Passage:
# Who rides the oldest carbon bike?



## PdxMark (Feb 3, 2004)

Seeing the wide range of old, steel bikes around town, it made me wonder how old the oldest carbons bikes are that folks here are riding. I know carbon hasn't been around all that long, but do people keep their carbon bikes as long as metal bikes, or do the carbon ones get retired/traded sooner. What say you?


----------



## Dave Hickey (Jan 27, 2002)

I have a 1988 LOOK KG86..... To be fair, it's been hanging in the rafters for the last year but it is very much ridable


----------



## kbilly (Nov 12, 2004)

*I rode a 96 Kestrel 200 SC......*

until about 2 months ago. What a great ride!., and it held up remarkably well I just gave it to my son and it will probably be used for several more years.

Bill S


----------



## Arginine (Nov 14, 2007)

Until I sold it last year, I had a Specialized Epic Comp that must have been from the early 90's. I bought it used and rode it for about three years, before buying a new bike. It certainly seemed old, judging by the look of the Ultegra components, but it was sturdy and solid and rode well. The guy I sold it to is still riding it.


----------



## JCavilia (Sep 12, 2005)

*Old carbon*


----------



## threesportsinone (Mar 27, 2007)

One of the really good things about the whole hipster/fixie thing is that lots of old steel bikes are being "recycled" into bikes that taking up space in the bike lane rather than the landfill.

Old carbon bikes are newer than old steel bikes, and so the are more expensive, have verticle dropouts, and are less adaptable (no cold setting, etc.) than steel, so you don't see as many around.

Work to complete:
- 1) In the carbon bike thread, who received the 96 Kestrel 200 SC after it was retired from riding?
- 2) Write out the part of the carbon bike thread that opens with the words containing "## kbilly (Nov" and closes with "(Nov 14, 2007)".
- 3) Do the following statements agree with the carbon bike thread? For each, answer yes or no and quote the deciding words.
(a) Arginine bought the Specialized Epic Comp new.
(b) Dave Hickey's LOOK KG86 has been hanging in the rafters for the last year.
(c) According to threesportsinone, old carbon bikes cost less than old steel bikes.

Data listing:
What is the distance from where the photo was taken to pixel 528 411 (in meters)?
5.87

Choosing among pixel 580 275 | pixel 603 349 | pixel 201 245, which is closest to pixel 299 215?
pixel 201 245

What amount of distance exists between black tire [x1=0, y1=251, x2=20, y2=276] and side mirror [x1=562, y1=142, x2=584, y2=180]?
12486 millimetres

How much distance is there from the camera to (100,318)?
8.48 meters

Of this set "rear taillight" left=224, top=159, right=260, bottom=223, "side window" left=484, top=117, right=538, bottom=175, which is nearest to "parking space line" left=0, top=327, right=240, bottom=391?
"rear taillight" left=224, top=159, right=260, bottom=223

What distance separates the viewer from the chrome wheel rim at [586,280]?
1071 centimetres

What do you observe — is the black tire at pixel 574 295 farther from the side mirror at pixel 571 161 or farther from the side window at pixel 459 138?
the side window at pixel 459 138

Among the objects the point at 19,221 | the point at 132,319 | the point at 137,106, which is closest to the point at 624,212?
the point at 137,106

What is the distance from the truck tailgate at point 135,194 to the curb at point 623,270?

Replies:
- 1) The poster's son.

- 2)
## kbilly (Nov 12, 2004)

*I rode a 96 Kestrel 200 SC......*

until about 2 months ago. What a great ride!., and it held up remarkably well I just gave it to my son and it will probably be used for several more years.

Bill S


----------



## Arginine (Nov 14, 2007)

- 3)
(a) No: "I bought it used and rode it for about three years"
(b) Yes: "it's been hanging in the rafters for the last year"
(c) No: "are more expensive"